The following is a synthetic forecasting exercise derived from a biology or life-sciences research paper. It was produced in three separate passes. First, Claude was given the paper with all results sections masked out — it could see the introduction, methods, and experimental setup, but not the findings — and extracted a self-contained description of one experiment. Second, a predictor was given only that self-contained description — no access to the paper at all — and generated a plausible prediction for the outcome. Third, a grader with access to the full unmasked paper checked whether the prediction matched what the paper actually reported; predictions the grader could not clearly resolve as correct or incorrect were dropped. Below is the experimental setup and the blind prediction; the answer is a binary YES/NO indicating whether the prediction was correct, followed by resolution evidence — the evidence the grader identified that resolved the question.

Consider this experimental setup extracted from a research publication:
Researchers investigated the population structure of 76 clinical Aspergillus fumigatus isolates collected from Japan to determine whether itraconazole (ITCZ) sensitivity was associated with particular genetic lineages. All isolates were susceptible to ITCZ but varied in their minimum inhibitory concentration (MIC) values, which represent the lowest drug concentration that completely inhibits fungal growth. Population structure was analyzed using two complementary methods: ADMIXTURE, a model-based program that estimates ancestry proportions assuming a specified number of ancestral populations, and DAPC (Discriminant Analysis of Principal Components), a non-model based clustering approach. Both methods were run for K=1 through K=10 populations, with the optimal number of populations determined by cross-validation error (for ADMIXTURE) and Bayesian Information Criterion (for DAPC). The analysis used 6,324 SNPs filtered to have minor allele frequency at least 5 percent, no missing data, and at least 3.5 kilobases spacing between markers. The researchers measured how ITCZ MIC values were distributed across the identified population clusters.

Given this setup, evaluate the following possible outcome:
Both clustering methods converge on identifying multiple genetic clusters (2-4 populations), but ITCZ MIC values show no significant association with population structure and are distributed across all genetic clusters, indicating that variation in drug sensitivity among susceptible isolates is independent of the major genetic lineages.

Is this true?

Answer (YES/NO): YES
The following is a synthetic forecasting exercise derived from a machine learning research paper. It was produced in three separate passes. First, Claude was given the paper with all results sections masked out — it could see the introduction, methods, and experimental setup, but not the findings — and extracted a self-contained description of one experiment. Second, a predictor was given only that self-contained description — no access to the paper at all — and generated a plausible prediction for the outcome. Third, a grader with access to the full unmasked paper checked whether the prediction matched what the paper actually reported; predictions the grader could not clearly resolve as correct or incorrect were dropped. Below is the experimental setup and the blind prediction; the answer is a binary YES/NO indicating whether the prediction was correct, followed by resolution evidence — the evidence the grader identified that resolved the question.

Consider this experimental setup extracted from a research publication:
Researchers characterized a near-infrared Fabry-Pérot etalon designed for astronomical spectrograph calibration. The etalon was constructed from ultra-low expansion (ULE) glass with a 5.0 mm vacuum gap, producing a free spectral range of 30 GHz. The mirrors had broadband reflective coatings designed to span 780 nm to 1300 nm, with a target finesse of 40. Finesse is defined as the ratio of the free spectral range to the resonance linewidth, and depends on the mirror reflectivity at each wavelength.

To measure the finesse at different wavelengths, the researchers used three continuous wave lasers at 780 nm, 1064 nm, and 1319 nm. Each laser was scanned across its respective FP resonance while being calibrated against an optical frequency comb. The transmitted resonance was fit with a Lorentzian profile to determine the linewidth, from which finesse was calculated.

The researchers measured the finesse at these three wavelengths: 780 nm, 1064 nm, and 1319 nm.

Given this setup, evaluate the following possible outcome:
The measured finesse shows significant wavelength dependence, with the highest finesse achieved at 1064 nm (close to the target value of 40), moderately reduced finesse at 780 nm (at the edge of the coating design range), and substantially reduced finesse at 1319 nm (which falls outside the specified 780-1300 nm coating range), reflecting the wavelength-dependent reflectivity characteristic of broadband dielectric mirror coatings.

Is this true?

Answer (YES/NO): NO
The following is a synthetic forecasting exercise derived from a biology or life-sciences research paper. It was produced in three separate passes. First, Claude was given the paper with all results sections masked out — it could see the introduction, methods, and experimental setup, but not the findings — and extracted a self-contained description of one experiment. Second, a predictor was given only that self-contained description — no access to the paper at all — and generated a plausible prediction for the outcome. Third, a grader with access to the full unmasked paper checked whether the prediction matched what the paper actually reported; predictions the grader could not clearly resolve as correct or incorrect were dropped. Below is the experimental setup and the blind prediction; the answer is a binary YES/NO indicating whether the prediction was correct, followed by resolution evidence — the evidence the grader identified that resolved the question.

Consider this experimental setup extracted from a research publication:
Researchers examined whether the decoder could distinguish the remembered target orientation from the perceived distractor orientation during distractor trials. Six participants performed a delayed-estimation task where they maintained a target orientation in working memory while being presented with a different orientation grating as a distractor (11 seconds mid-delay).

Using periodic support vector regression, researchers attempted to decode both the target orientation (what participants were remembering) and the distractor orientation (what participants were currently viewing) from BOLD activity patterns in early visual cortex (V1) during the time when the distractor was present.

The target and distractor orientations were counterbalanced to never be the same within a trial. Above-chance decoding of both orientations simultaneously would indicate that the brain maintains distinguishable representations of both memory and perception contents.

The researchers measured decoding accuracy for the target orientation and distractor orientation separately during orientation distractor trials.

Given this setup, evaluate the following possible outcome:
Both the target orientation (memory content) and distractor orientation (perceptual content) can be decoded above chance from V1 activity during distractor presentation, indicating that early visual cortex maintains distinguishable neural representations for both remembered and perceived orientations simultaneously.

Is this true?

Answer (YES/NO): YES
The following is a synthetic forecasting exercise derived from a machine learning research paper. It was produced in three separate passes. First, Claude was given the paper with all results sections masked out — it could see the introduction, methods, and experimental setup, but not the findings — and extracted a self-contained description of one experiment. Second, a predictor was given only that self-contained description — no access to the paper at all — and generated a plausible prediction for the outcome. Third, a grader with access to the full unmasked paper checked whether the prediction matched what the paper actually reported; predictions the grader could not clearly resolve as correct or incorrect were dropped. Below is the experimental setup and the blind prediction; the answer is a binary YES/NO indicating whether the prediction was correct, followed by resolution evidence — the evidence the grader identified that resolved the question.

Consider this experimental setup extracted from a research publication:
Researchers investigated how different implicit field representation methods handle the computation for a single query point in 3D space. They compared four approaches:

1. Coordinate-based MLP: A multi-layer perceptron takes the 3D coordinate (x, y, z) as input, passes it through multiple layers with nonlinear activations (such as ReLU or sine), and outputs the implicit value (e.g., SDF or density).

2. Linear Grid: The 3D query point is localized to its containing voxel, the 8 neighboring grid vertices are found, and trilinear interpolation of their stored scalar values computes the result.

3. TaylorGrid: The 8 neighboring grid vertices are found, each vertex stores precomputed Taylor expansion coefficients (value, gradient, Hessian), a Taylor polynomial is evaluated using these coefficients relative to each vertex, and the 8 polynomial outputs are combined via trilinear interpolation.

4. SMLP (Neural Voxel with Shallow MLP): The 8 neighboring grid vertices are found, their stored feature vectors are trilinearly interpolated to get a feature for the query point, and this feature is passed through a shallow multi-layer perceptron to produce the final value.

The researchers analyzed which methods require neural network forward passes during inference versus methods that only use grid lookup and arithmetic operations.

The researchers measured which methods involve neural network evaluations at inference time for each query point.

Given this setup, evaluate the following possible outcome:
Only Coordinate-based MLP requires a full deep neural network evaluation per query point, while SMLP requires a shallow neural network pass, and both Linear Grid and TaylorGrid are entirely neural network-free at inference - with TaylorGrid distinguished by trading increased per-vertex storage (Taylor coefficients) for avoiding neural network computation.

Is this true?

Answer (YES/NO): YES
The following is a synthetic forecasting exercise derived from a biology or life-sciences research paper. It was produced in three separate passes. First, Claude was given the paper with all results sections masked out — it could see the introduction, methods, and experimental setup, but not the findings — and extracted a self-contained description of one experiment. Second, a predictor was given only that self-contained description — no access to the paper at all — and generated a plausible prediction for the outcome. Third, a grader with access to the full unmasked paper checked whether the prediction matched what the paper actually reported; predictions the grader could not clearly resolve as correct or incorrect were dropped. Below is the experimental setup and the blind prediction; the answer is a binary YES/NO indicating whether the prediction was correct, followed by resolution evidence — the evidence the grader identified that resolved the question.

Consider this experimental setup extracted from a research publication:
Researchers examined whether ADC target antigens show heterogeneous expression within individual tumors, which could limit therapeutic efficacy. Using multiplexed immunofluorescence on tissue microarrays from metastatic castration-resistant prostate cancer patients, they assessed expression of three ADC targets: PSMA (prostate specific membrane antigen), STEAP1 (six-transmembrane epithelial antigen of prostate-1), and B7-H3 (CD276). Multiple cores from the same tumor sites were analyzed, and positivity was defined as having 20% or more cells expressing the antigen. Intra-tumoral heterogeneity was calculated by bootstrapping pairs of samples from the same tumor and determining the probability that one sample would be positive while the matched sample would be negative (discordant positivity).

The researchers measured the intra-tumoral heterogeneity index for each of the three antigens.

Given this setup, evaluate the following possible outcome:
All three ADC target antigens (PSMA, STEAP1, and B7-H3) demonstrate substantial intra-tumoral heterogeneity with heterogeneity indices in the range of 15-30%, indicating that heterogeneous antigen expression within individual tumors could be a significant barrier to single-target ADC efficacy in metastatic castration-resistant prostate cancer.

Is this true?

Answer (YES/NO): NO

---

### What you are asked to do
Determine how many lines of the entries hold "computation", and reply with that number only.

### Solution for this problem
2